Anyone passing near penitentiary no. 16 in Chișinău last Monday morning might have been surprised by the sound of laughing children. But even prison bars could not keep away the celebrations of the International Day of Families implemented by RCTV Memoria in partnership with the Department of Penitentiary Institutions.

A young boy struggling to hide his tears as he runs to embrace his mother is a painful reminder of how many children are separated from their parents because the latter are detained, while others effectively grow up during the first years of their lives inside a prison in order to stay with their mothers. The psycho-social needs of detainees and their families, equal to those of any other person, are not sufficiently fulfilled by the workings of the prison system in Moldova.
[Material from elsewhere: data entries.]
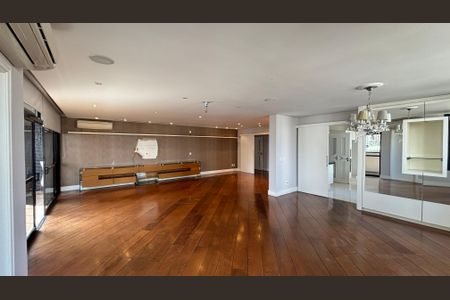 Sala de apartamento à venda com 4 quartos, 270m² em Jardim, Santo André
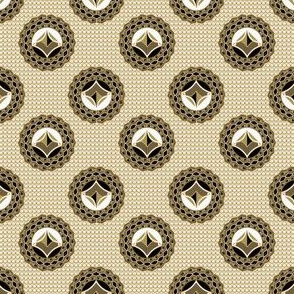 admiral__medallions_and_background_taupe_black2
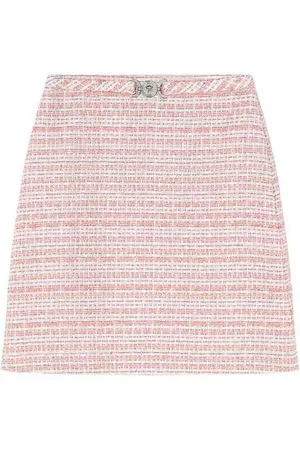 VERSACE Falda Semilarga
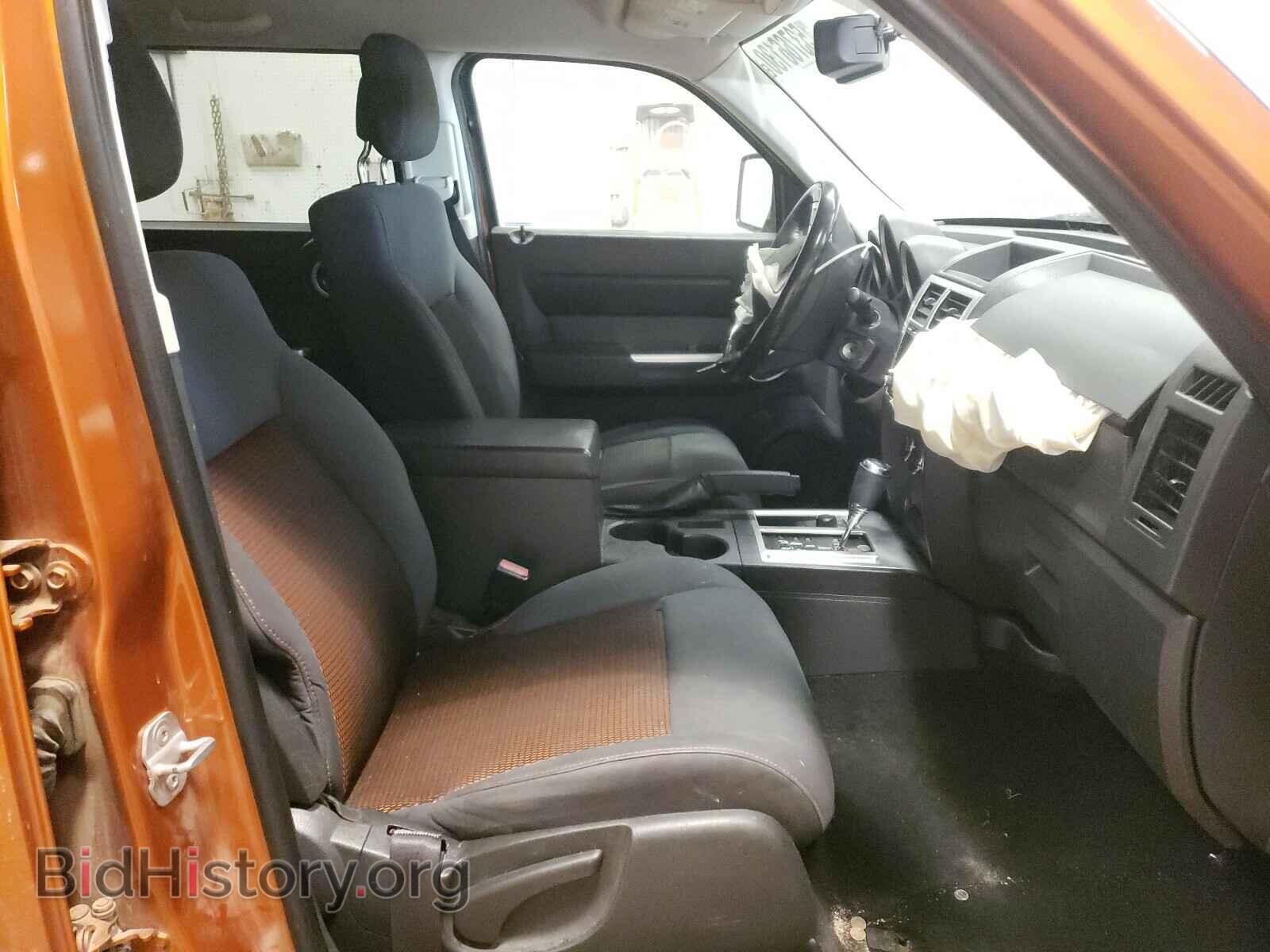 2011 DODGE NITRO - VIN: 1D4PU6GX4BW554590 - Фото 5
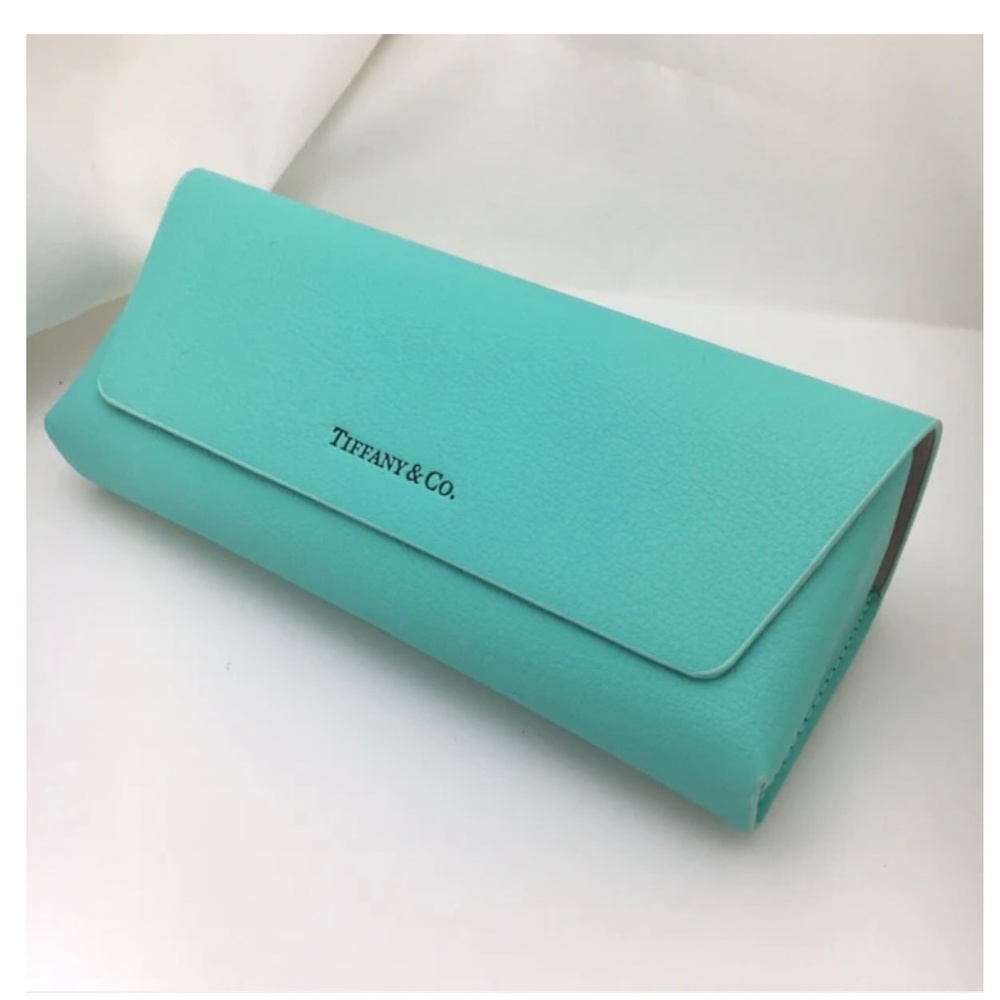 Tiffany Glasses Case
So, on that morning, the guards, the bleak buildings, the longing and the fences fade into the background and gave way for colours, balloons, music, candies, clowns and, most importantly, for family moments and memories. Penitentiary staff and outside visitors became spectators; the prison courtyard with its trees looked like any other courtyard in the city; for brief moments, children were just children, parents were just parents, together they were like any other families, and clowns meant everything.

This activity was implemented as part of the project “Joint efforts for better access to psycho-social and medical services in Moldova prisons” implemented by RCTV Memoria in partnership with the Penitentiaries Department, with the support of the Ministry of Foreign Affairs of the Kingdom of the Netherlands.